What happens when we have to rely on our inner compass?

This devotional question made me laugh. Well, made me shake my head and smile, because she sets the context thus:

 “We live in a world governed by GPS systems. At any given moment, we can know our coordinates. We’ve abandoned the sacred art of getting lost and of the discoveries we make when we stray from the marked path.”

I can’t recall the last time I was on a marked path.

Oh, wait! When I was a sophomore in high school? Sort of, in my work (school) life…but not really, since my courses even then didn’t fit the usual groove. My mother would take out graph paper and the school’s master course schedule each summer, then go to the office with her grid the week before classes. (They would tell her my schedule couldn’t be done. Don’t tell my mother it can’t be done.)

Besides, my depression and anxiety had already rolled me into the darkness and weeds. Finding light and clearing a trail took the next ten years. There is no marked path there.

Or, what about the time I drew a map, told myself it was my path, and started following it? I finished college (check), got engaged (check), moved to Austin (check), got a job as a teacher (check)…then unraveled. End of teaching, end of wedding planning, end of engagement… beginning of something else.

Of the provisional-feeling life I’ve been leading ever since.

My Sweetie showed up in my life as a lunch-date. The first among many lunch-date-guys at that time, so he didn’t stand out. Nope, sorry, no angel-music, no shower of sparkles…just another guy at work interested in a single female.

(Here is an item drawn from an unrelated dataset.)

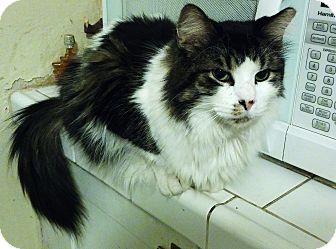 Domestic Longhair Cat for adoption in Toledo, Ohio - Oreo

My technical career showed up as one repair after another. It seemed silly to wait on the official folks when I could get a colleague moving again. And it was interesting to learn new things…that happened to be computer related. I applied for my first officially technical job because a mentor-friend said, “That posting in my department. You should apply for it.” But I, but… “Are you interested?” Absolutely! “Then apply.” Another tech job I got when I took someone to lunch. “Aren’t you finishing your degree? We need a systems administrator.”

The work decade following that? Kicked off with a wry acknowledgement to God that I needed more structure, followed by a phone call from my church. They needed a desktop publisher.

The arrivals of each of my girls. My volunteer positions. My ways and means of parenting. The list goes on and on…

Today one of my classmates was about to ask me about my goal, my reason for taking this seminary class. Right now I don’t have a rational answer.

All I have is my continual conversation between God and my innermost self.

Where shall I set my foot down now, Lord?